Liste des tâches —
[A] D'après l'extrait de décision de justice, quelle fonction occupe M. Lacroix ?
[B] Dans l'extrait de décision de justice, l'article 11 cité au point 6 énumère des atteintes contre lesquelles la collectivité publique doit protéger les fonctionnaires. Donnez-les toutes.
[C] Poursuivez l'extrait de décision de justice à partir de sa dernière phrase.

Extrait présenté —

##############################

4. En deuxième lieu, ainsi que l'a jugé le tribunal, M. Lacroix, secrétaire général de l'académie d'Aix-Marseille, bénéficiait d'une délégation de signature conférée par arrêté du recteur de l'académie d'Aix-Marseille du 22 décembre 2014 régulièrement publiée au bulletin académique spécial n° 301 du 5 janvier 2015. Dès lors, le moyen tiré de l'incompétence de l'auteur de la décision attaquée doit être écarté.
5. En troisième lieu, la décision en litige cite les dispositions de l'article 11 de la loi du 13 juillet 1983 invoqué par M. J... et expose les raisons pour lesquelles il ne peut en bénéficier. Ainsi, en mentionnant les considérations de droit et de fait qui en constituent le fondement, notamment en précisant que les conditions exigées par ces dispositions n'étaient pas remplies dans la mesure où l'intéressé n'a pas été victime de dénonciations calomnieuses, de menaces, de pressions ou de voies de faits, ni de diffamation ou d'outrages de la part des quatre personnes visées par sa demande, l'autorité rectorale a satisfait à l'exigence de motivation prescrite par les articles L. 211-1 et suivants du code des relations entre le public et l'administration.
6. En quatrième lieu, l'article 11 de la loi du 13 juillet 1983 portant droits et obligations des fonctionnaires, applicable à la date du litige, dispose : " Les fonctionnaires bénéficient, à l'occasion de leurs fonctions et conformément aux règles fixées par le code pénal et les lois spéciales, d'une protection organisée par la collectivité publique qui les emploie à la date des faits en cause ou des faits ayant été imputés de façon diffamatoire au fonctionnaire. / (...) / La collectivité publique est tenue de protéger les fonctionnaires contre les menaces, violences, voies de fait, injures, diffamations ou outrages dont ils pourraient être victimes à l'occasion de leurs fonctions, et de réparer, le cas échéant, le préjudice qui en est résulté. (...) ".

##############################

Données affichées —

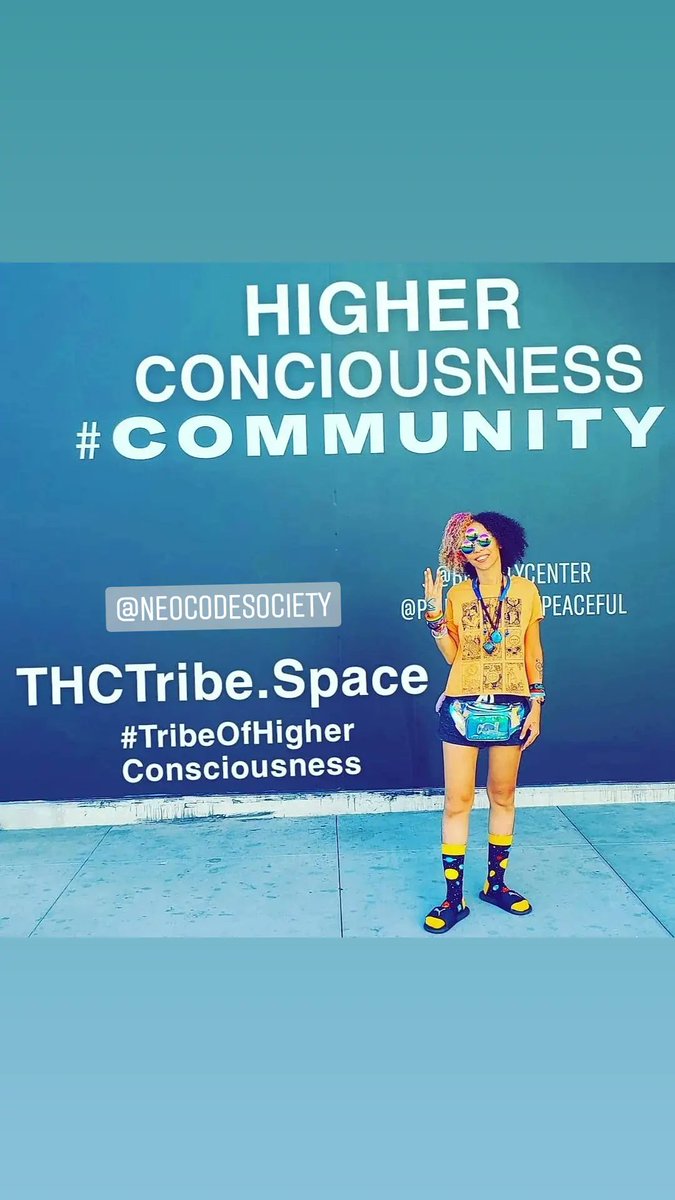 msmastafoxx's tweet image. Join @MsMastaFoXX, @Whizdom &amp;amp; @THCTribeSpace As We Build Our @NeoCodeSociety #HigherConsciousnessCommunity &amp;amp; Movement To Help With Guidance Through The 5D Upgrade Which We Call @5DWave #5DWave #5DEye #5DBeings
Also, Check Out Our New Space/Website THCTribe.Space 💜👽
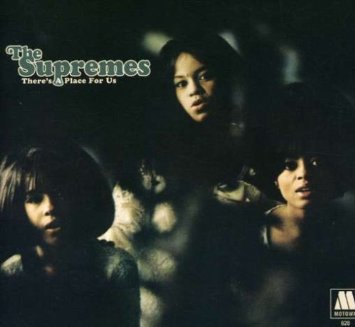the supremes - there's a place for us Limited Edition CD No. 1028/5000 2004 motown hip-o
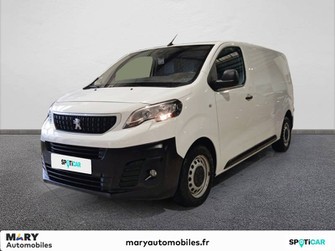Photo Peugeot Expert FGN TOLE STANDARD 2.0 BLUEHDI 120 S&S BVM6 ASPHALT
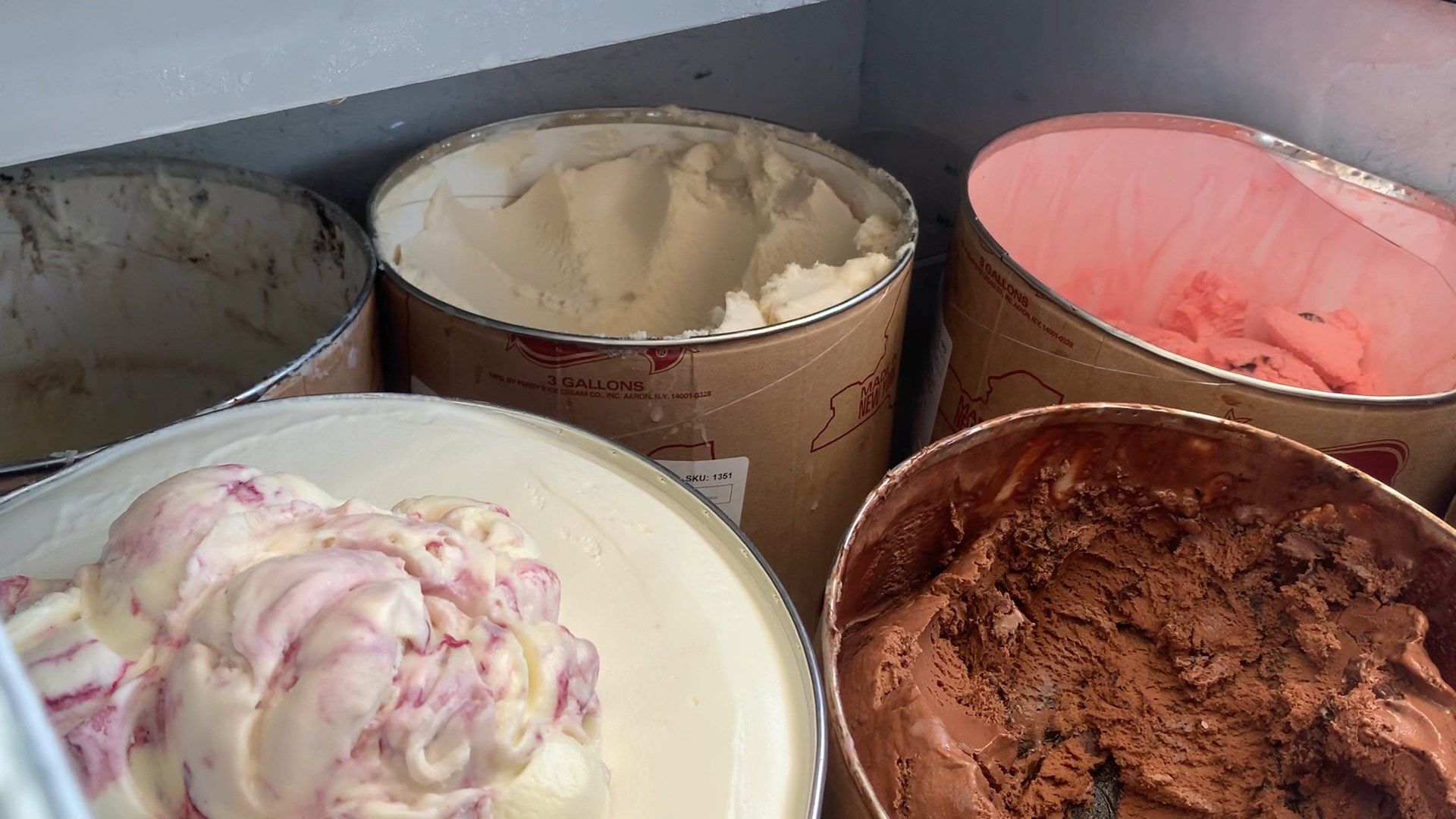 Cambridge Springs Business Part of 2023 Pennsylvania Ice Cream Trail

##############################

Réponses par tâche —
[A] Il est secrétaire général de l'académie d'Aix-Marseille.

[B]
- menaces
- violences
- voies de fait
- injures
- diffamations
- outrages

[C]
7. Ces dispositions établissent à la charge de la collectivité publique et au profit des agents publics, lorsqu'ils ont été victimes d'attaques à raison de leurs fonctions, sans qu'une faute personnelle puisse leur être imputée, une obligation de protection à laquelle il ne peut être dérogé, sous le contrôle du juge, que pour des motifs d'intérêt général. Cette obligation de protection a pour objet, non seulement de faire cesser les attaques auxquelles le fonctionnaire ou l'agent public est exposé, notamment en cas de diffamation, mais aussi de lui assurer une réparation adéquate des torts qu'il a subis. La mise en oeuvre de cette obligation peut notamment conduire l'administration à assister son agent dans l'exercice des poursuites judiciaires qu'il entreprendrait pour se défendre. Il appartient dans chaque cas à l'autorité administrative compétente de prendre les mesures lui permettant de remplir son obligation vis-à-vis de son agent, sous le contrôle du juge et compte tenu de l'ensemble des circonstances.
8. M. J... soutient avoir fait l'objet d'attaques écrites et verbales en janvier et mars 2014 de la part de quatre agents affectés au lycée Alphonse Daudet de Tarascon où il occupait les fonctions de proviseur. Il a ainsi formé des demandes de protection fonctionnelle auprès du recteur de l'académie d'Aix-Marseille le 4 avril 2014, puis de nouveau le 15 septembre 2014 et enfin, par le truchement de son avocat, le 21 novembre 2014, afin d'engager des poursuites à l'encontre de Mme F..., M. L..., M. K... et Mme A... H... pour des faits qu'il qualifie de dénonciations calomnieuses.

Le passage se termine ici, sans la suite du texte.